**PAGE EXCERPT**

════════════════

AMS
Explore 9 AMS vintage synthesizer models — specs, production history, reviews, and market values in the VTA archive.
When you talk about the British studio sound of the 1980s, you're talking about AMS. While American giants chased the next synth, Advanced Music Systems quietly defined an entire decade's worth of records with their digital delays and reverbs. Their significance isn't in melody, but in texture; they provided the pristine, cavernous, and often otherworldly digital spaces that became the backbone of post-punk, new wave, and early ambient. The sound of a gated snare in a huge hall? That's AMS.
The undisputed king is the DMX 15-80S delay line. It wasn't just a delay; it was a sound-design toolkit. Its non-linear delays, pitch shifting, and early digital reverb algorithms are all over iconic tracks from the likes of Peter Gabriel, Kate Bush, and Frankie Goes To Hollywood. The RMX16 reverb is its legendary partner, famous for the massive "gated reverb" drum sound that Phil Collins and Steve Lillywhite weaponised. These weren't just units; they were secret ingredients.

════════════════

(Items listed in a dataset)
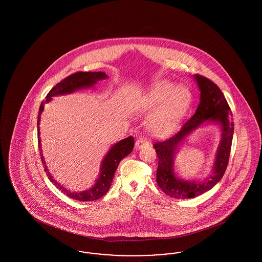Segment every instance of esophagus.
<instances>
[{"label":"esophagus","instance_id":"34e87169","mask_svg":"<svg viewBox=\"0 0 262 262\" xmlns=\"http://www.w3.org/2000/svg\"><path fill=\"white\" fill-rule=\"evenodd\" d=\"M147 144H149V141L145 137H139V138H137V141H136V147L137 149H139L143 145H147Z\"/></svg>","mask_w":262,"mask_h":262}]
</instances>
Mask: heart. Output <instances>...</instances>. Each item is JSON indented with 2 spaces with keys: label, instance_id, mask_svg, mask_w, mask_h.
Returning a JSON list of instances; mask_svg holds the SVG:
<instances>
[{
  "label": "heart",
  "instance_id": "b5f03b06",
  "mask_svg": "<svg viewBox=\"0 0 262 262\" xmlns=\"http://www.w3.org/2000/svg\"><path fill=\"white\" fill-rule=\"evenodd\" d=\"M146 100L150 104H158L150 116L147 127L155 136H166L172 133L180 123L190 101V93L186 86L167 81H158L150 88Z\"/></svg>",
  "mask_w": 262,
  "mask_h": 262
}]
</instances>
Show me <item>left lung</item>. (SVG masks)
<instances>
[{
  "mask_svg": "<svg viewBox=\"0 0 262 262\" xmlns=\"http://www.w3.org/2000/svg\"><path fill=\"white\" fill-rule=\"evenodd\" d=\"M200 91V105L193 116L174 137L154 143L158 156L156 181L163 191L174 199L186 200L199 196L215 187L227 169L234 135L233 114L221 89L202 75H193ZM213 123L222 130V139L215 155L212 171L203 180H187L177 176L174 158L179 147L200 125Z\"/></svg>",
  "mask_w": 262,
  "mask_h": 262,
  "instance_id": "8db88e82",
  "label": "left lung"
}]
</instances>
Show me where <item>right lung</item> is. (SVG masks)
Wrapping results in <instances>:
<instances>
[{
    "label": "right lung",
    "mask_w": 262,
    "mask_h": 262,
    "mask_svg": "<svg viewBox=\"0 0 262 262\" xmlns=\"http://www.w3.org/2000/svg\"><path fill=\"white\" fill-rule=\"evenodd\" d=\"M108 75H106L103 72H79L75 73L74 75H70L62 79L61 82L57 83L54 88L51 89L49 93L46 96V100L43 101L40 105L39 108V113H38L37 119V133H38V147L40 150V156L41 160L44 165V170L47 173V176L49 177V180L51 182L58 187L63 193H66L69 198L73 200H78V201H92L100 199L106 192L109 190L111 187V184L113 182V178L115 172L119 166L120 162L127 156L135 146V139L133 137H128L118 141L115 143L112 147L107 152V154L104 156L101 166H100L99 177L96 180L95 184L85 190L82 191H71L67 189L66 187H62L61 184L56 182L53 178V176L50 174L47 165L45 162V159L43 157V153L41 149V139H40V118L41 114L44 110V104L49 103L52 97L58 96V95H64V94H70L75 91H77L79 89L83 88H93L99 80L106 79Z\"/></svg>",
    "instance_id": "obj_1"
}]
</instances>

════════════════

**REQUIRED TASKS**
(1) In the AMS page, which AMS reverb unit is described as famous for the massive "gated reverb" drum sound?
(2) Reproduce the AMS page's wording from "The undisputed king" up to and including "were secret ingredients.".

**ANSWER SET**
(1) The RMX16 reverb.

(2)
The undisputed king is the DMX 15-80S delay line. It wasn't just a delay; it was a sound-design toolkit. Its non-linear delays, pitch shifting, and early digital reverb algorithms are all over iconic tracks from the likes of Peter Gabriel, Kate Bush, and Frankie Goes To Hollywood. The RMX16 reverb is its legendary partner, famous for the massive "gated reverb" drum sound that Phil Collins and Steve Lillywhite weaponised. These weren't just units; they were secret ingredients.